**To do:**
Omit the images, then print each record below exactly as it reads.

**Raw data:**

▶

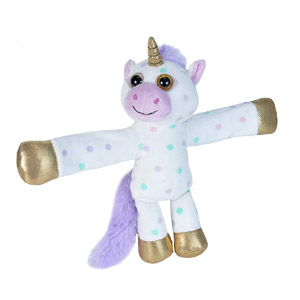 Huggers Unicorn Plush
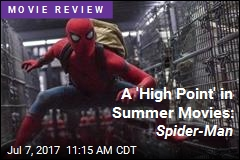 Spider-Man Wows Thanks to the Man Behind the Mask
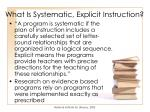 what is systematic explicit instruction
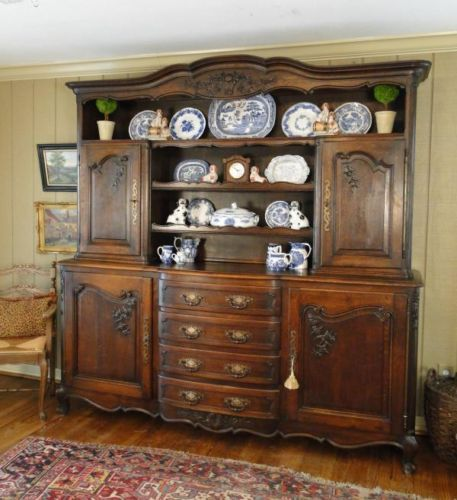 Antique French Country Hutch Cupboard Buffet Carved Dark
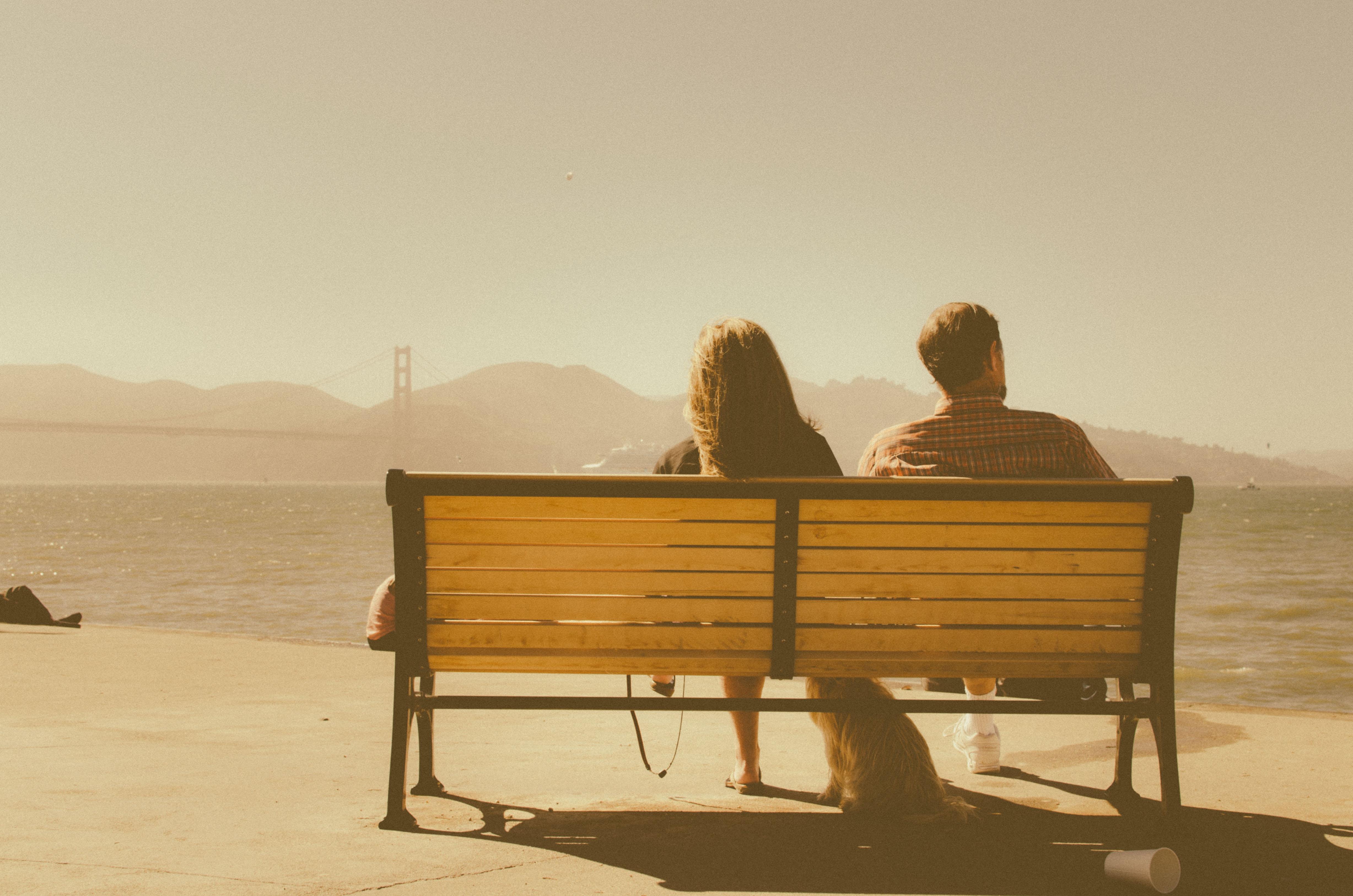 Gondolatolvasás a párkapcsolatban - lehetséges?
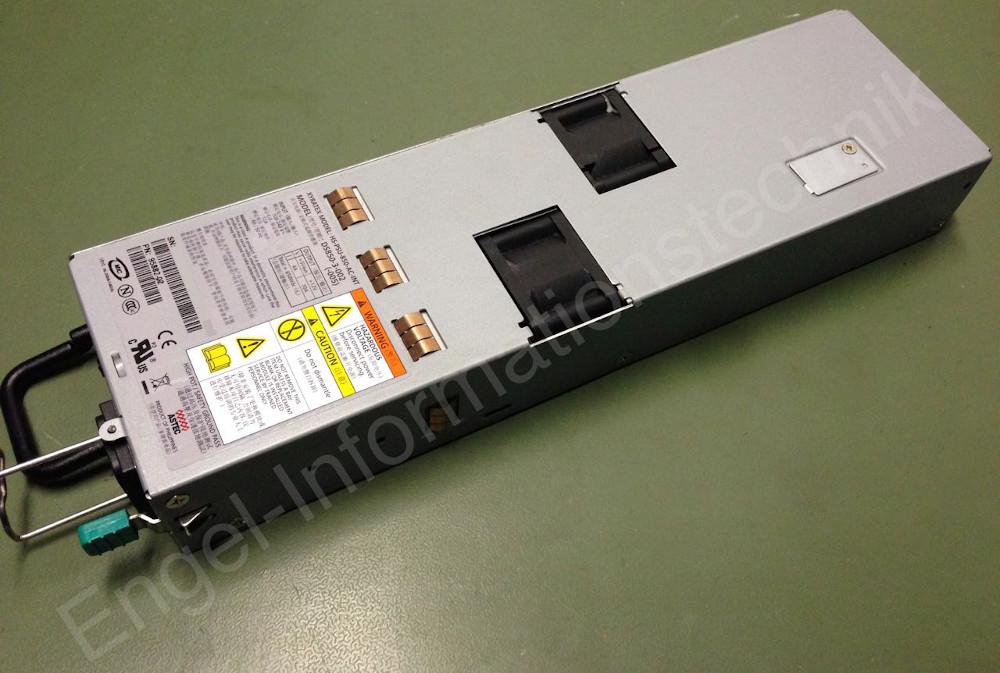 Astec DS850-3-002 oder Xyratex HS-PSU-850-AC-INT, Netzteil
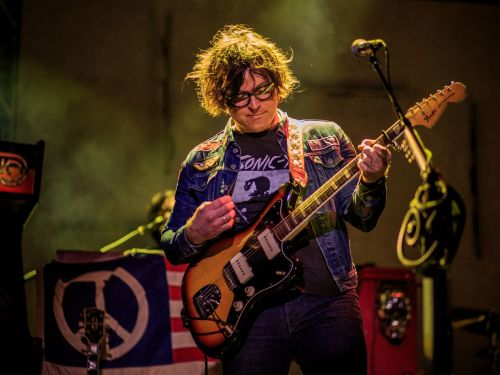NC Pizzeria Is Apparently Sticking by Ryan Adams-Themed Menu in Spite of Misconduct Allegations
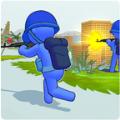战争街机游戏安卓版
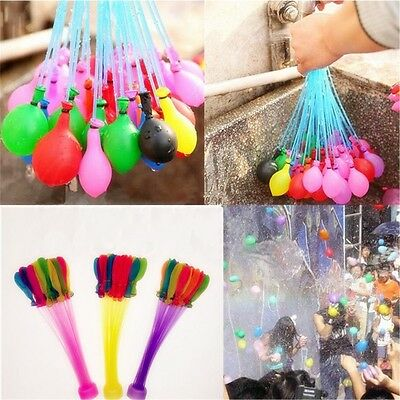 3 Bunch=111pcs Summer Balloons Magic Balloons Filled With Water Kids Outdoor Toy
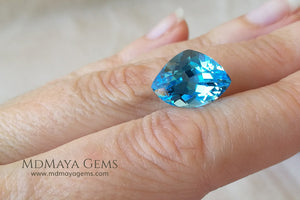 Magnificent Blue Topaz Stone Fancy Cut 7.87 ct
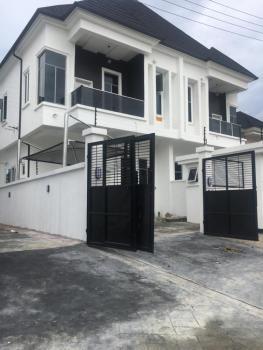 Brand New 4 Bedroom Duplex with Bq, Chevy View Estate Chevron Drive Lekki Lagos, Lekki, Lagos, Semi-detached Duplex for Rent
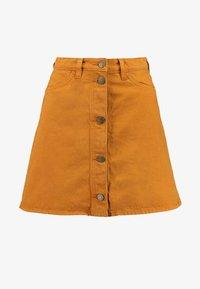 Monki - MARY SKIRT - A-line skirt - tobacco - 4
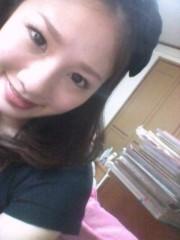 桜井恵美 公式ブログ/ねむい....(>_<) 画像1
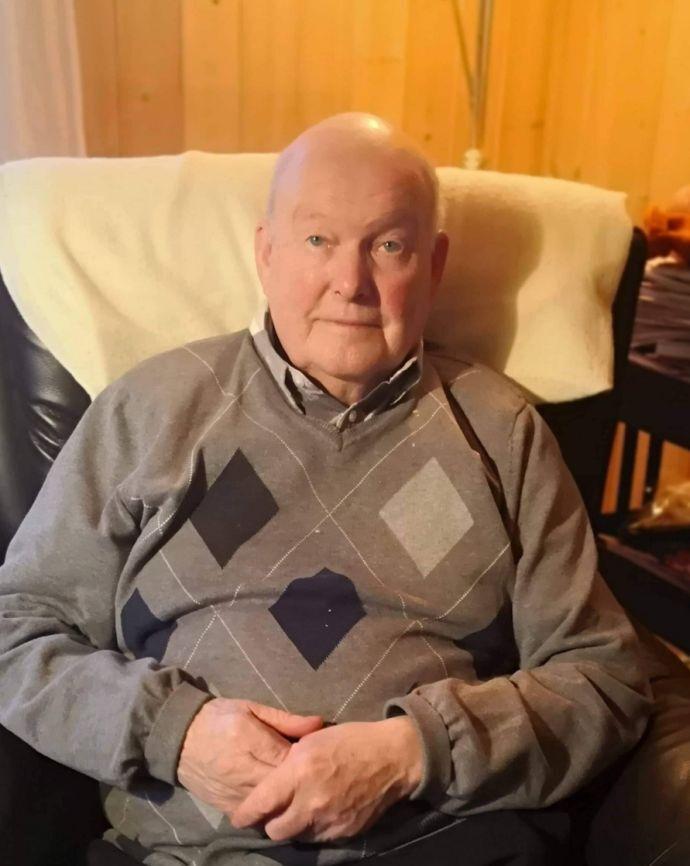 Ivar Meisingset.jpg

◀

**Solution for this task:**
 Huggers Unicorn Plush
 Spider-Man Wows Thanks to the Man Behind the Mask
 what is systematic explicit instruction
 Antique French Country Hutch Cupboard Buffet Carved Dark
 Gondolatolvasás a párkapcsolatban - lehetséges?
 Astec DS850-3-002 oder Xyratex HS-PSU-850-AC-INT, Netzteil
NC Pizzeria Is Apparently Sticking by Ryan Adams-Themed Menu in Spite of Misconduct Allegations
战争街机游戏安卓版
 3 Bunch=111pcs Summer Balloons Magic Balloons Filled With Water Kids Outdoor Toy
 Magnificent Blue Topaz Stone Fancy Cut 7.87 ct
 Brand New 4 Bedroom Duplex with Bq, Chevy View Estate Chevron Drive Lekki Lagos, Lekki, Lagos, Semi-detached Duplex for Rent
 Monki - MARY SKIRT - A-line skirt - tobacco - 4
 桜井恵美 公式ブログ/ねむい....(>_<) 画像1
 Ivar Meisingset.jpg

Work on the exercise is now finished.